From the records below, print exactly the lines starting at the one containing "J. G. Hook heels *NEVER WORN*" and ending at the one containing "Marrakesh: Morocco - Hammam", ends included, and nothing else.

▶ _Data records_

.....

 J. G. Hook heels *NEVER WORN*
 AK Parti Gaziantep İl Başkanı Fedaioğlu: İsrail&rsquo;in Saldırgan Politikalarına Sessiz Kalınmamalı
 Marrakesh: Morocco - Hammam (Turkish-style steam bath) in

.....

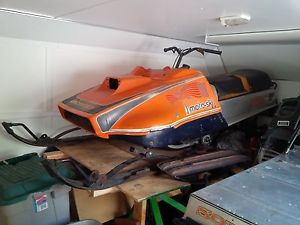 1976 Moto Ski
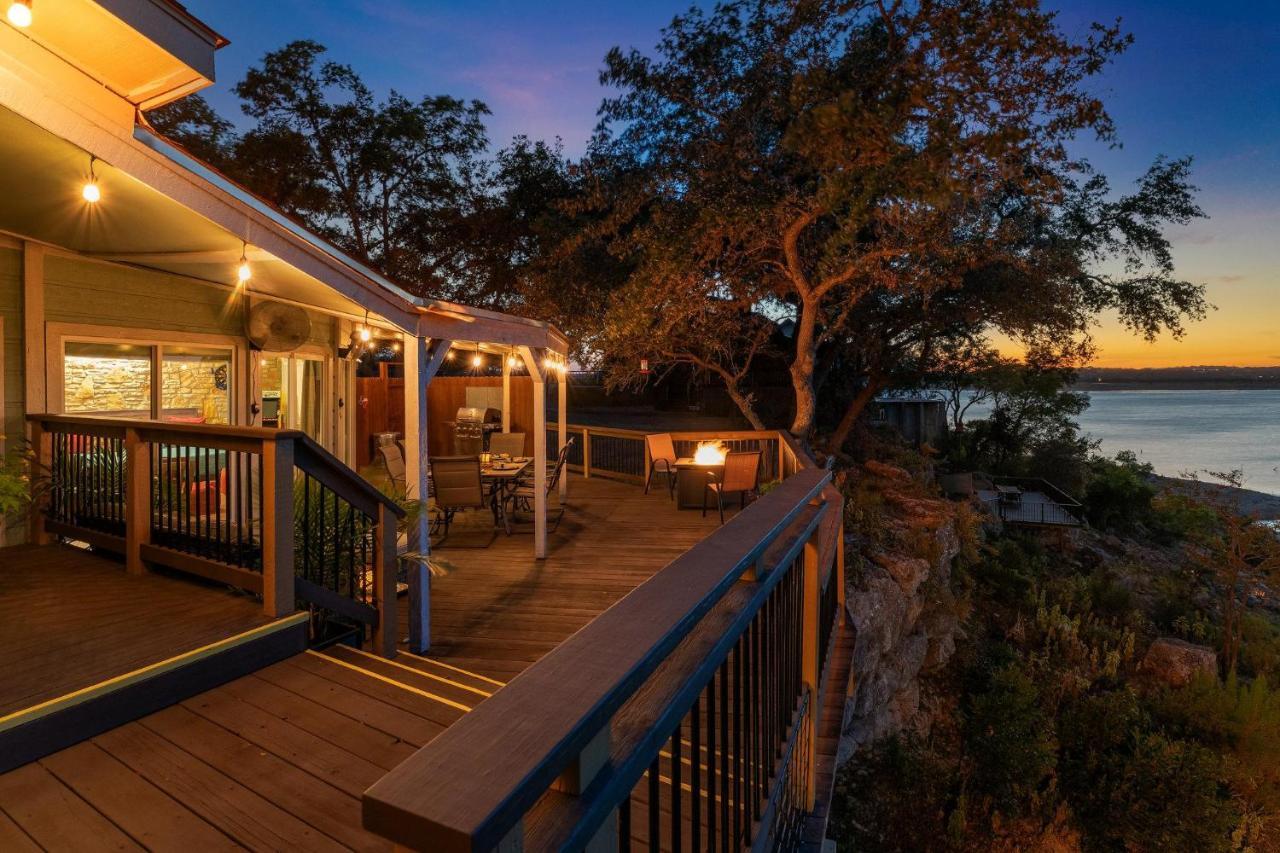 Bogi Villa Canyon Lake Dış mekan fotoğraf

.....

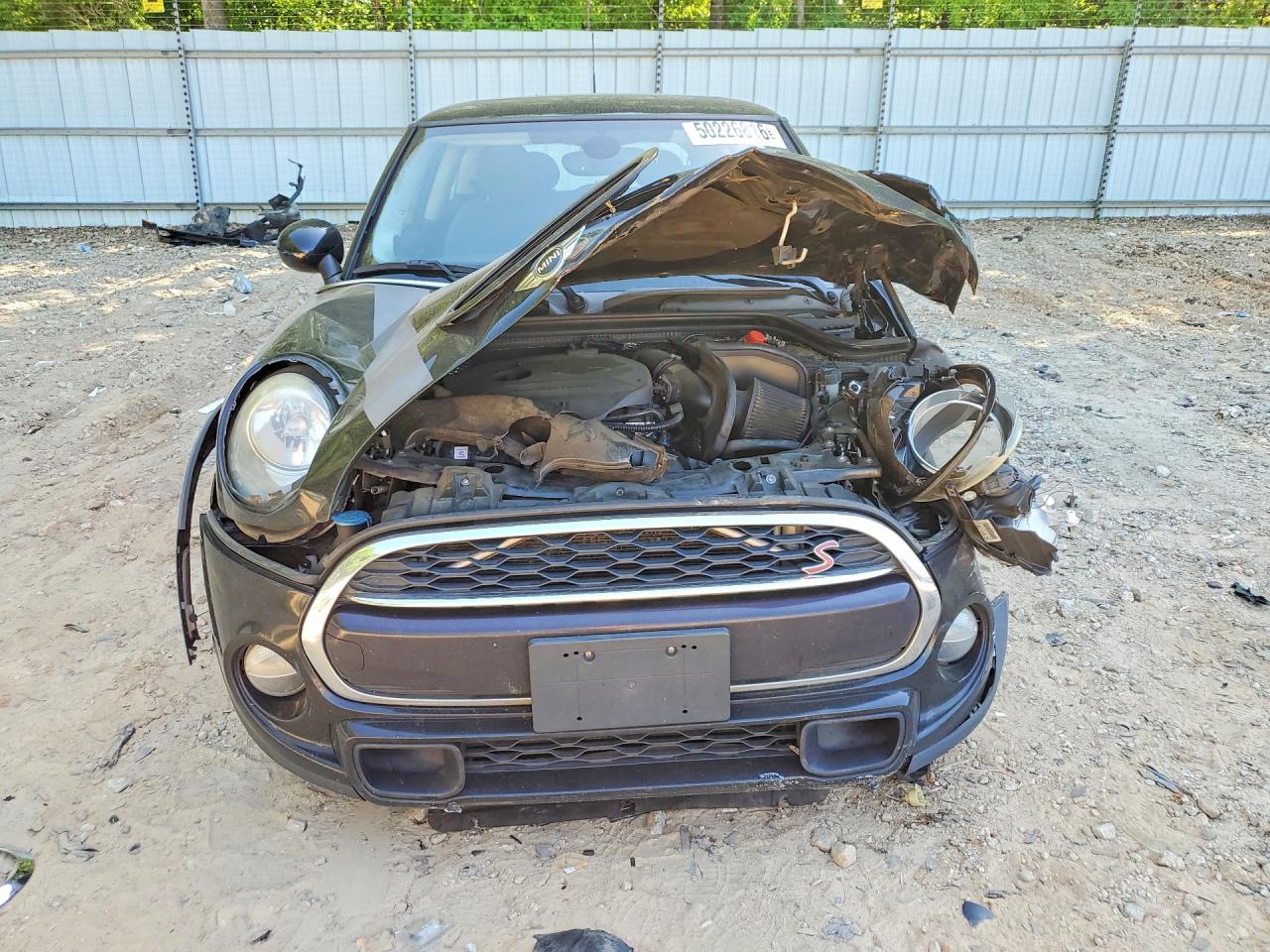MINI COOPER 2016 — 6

.....

▶ _Reply to the task_
 J. G. Hook heels *NEVER WORN*
 AK Parti Gaziantep İl Başkanı Fedaioğlu: İsrail&rsquo;in Saldırgan Politikalarına Sessiz Kalınmamalı
 Marrakesh: Morocco - Hammam (Turkish-style steam bath) in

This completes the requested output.